Depends on what people are looking for, over the last month I have had to search else where to find the results that I am looking for. Lets hope that its not just an influx of spam.
Why didn't he tell what the changes were?
I think that they added more pigeons to the already large pigeons farm they have :)
Craig
Google's Web sites handled 35 percent of all Web searches in December, compared with 27 percent at Yahoo sites and 15 percent for Microsoft sites, according to the latest data compiled by comScore Media Metrix...
Uhm, does anybody agree with Yahoo owning 27 percent of your traffic?
Five algorithmic improvements:
Roughly 40 percent of the Web pages scanned by Google weren't fully indexed until the latest improvements, Brin said. Now all but about 20 percent of the Web pages that Google covers are fully indexed.
Excluding repetitive results
Ever do a search for your company name and instead of 8 of the top ten you have just one listing?
Stemming
Keywords and variants.
Anchors
There's been a lot of talk about that.
Interesting that it's Sergey talking about this because he's the one usually quoted about people manipulating his index.
Keeping a Low Profile
Anybody else have a guess about the other improvements? If I were Sergey and I found out that H1's were considered a tool for cracking a hard nut I'd devalue that sucker in a heartbeat.
I think that they added more pigeons to the already large pigeons farm they have
No offense, but can we seriously drop this "joke". It was done almost two years ago. I love following Google's every move, but I've come to dread reading some threads because of these meaningless un-related pigeon references.
I seem to read one or two per day. I think I need a coffee.
Once again, nothing personal to the poster this time.
I remembered getting a boost in Yahoo traffic when it switched from Inktomi to Yahoo so I looked up the percentages after reading the article about it switching back. In February 2002, 26.7% of searches reaching my site were from Yahoo.

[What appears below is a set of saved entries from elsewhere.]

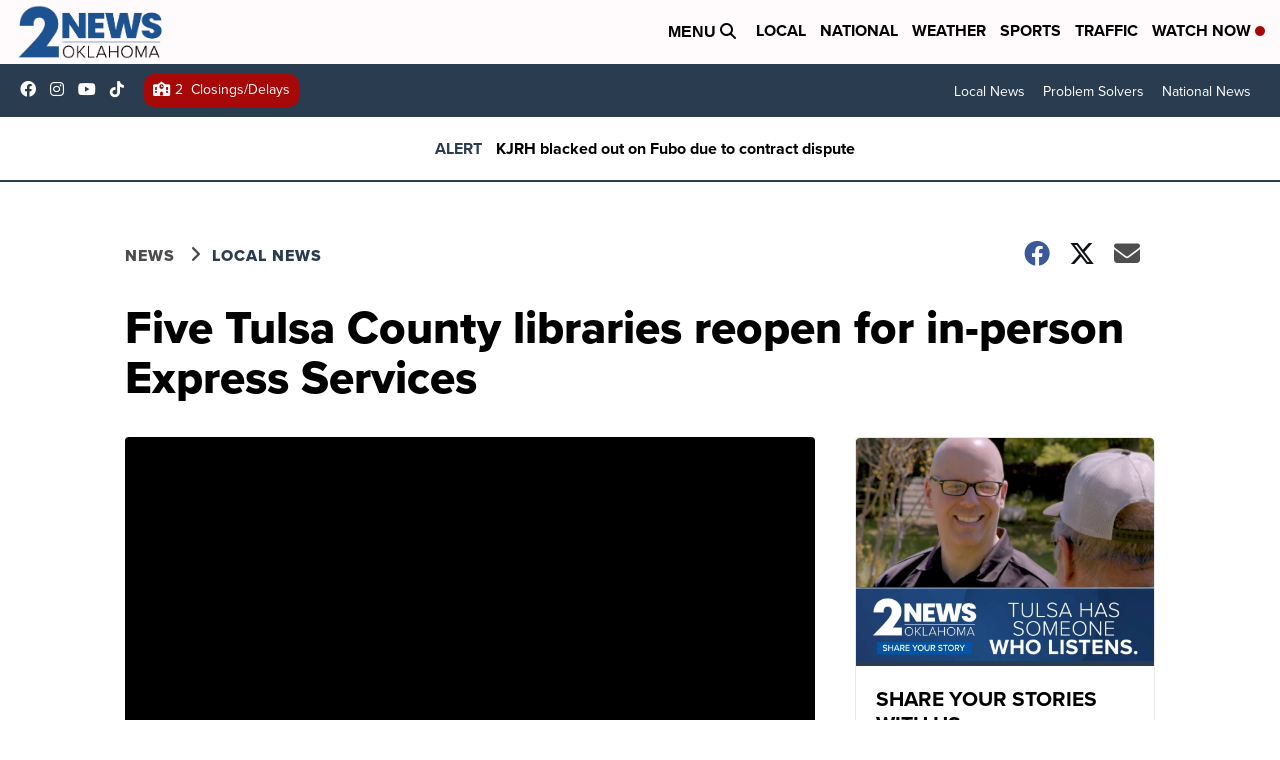

--- FILE ---
content_type: application/javascript; charset=utf-8
request_url: https://fundingchoicesmessages.google.com/f/AGSKWxW34z1IjIeKq58zUPZWTVAz-FYkjEgajGcjAgrNfCtw2iM4Z2iyoj3owImEUwN5k683g8QGU_lXvSEQ3-STwKt42o_3rmoBsm519U4pESAJi_Kd8eo-LRuACim7i3_Qeenq25TPUd6mSi5F5Ncmq60T8qJzLhDEmPXDHGvfQJ3isZnfcLVwLGGnKZqW/_/googleads3widetext./adscript_/sidebar_ad_/torget_ads./openx.
body_size: -1284
content:
window['0f8b2aac-67de-4264-8a52-77c6fa5d85a8'] = true;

This year and last it was down to 20.7%. That's not a huge change, but the growth in Google's dominance is impressive, from 44.6% in February 2002 to 72.5% this year.
He didn't say improvements. ;) I think Google's infatuation with new technology is biting them. Like an overworked piece of prose or a painting, one change too many was made.
In its latest makeover, Google also tweaked the closely guarded formula that determines which Web sites are most relevant to a search request.
Again, it was tweaked. Not sure it was tweaked in the right direction.
Anybody else have a guess about the other improvements? If I were Sergey and I found out that H1's were considered a tool for cracking a hard nut I'd devalue that sucker in a heartbeat.
My guess is that since webmasters have learnt how to crack its algorithms, Google has devalued:
1. Anchor text of incoming links
2. Page Title
3. H1 tag
4. Keyword density
5. PageRank
It is now going to rank pages based on the 19th, 29th and 37th word on that page combined with a random number generator. :-)
"Having all those extra pages in the index really isn't going to make much difference for average users, but it cements in their minds that Google has the best search engine out there and the company isn't just resting on its laurels..."
It also could make it easier for Google to identify duplicate content.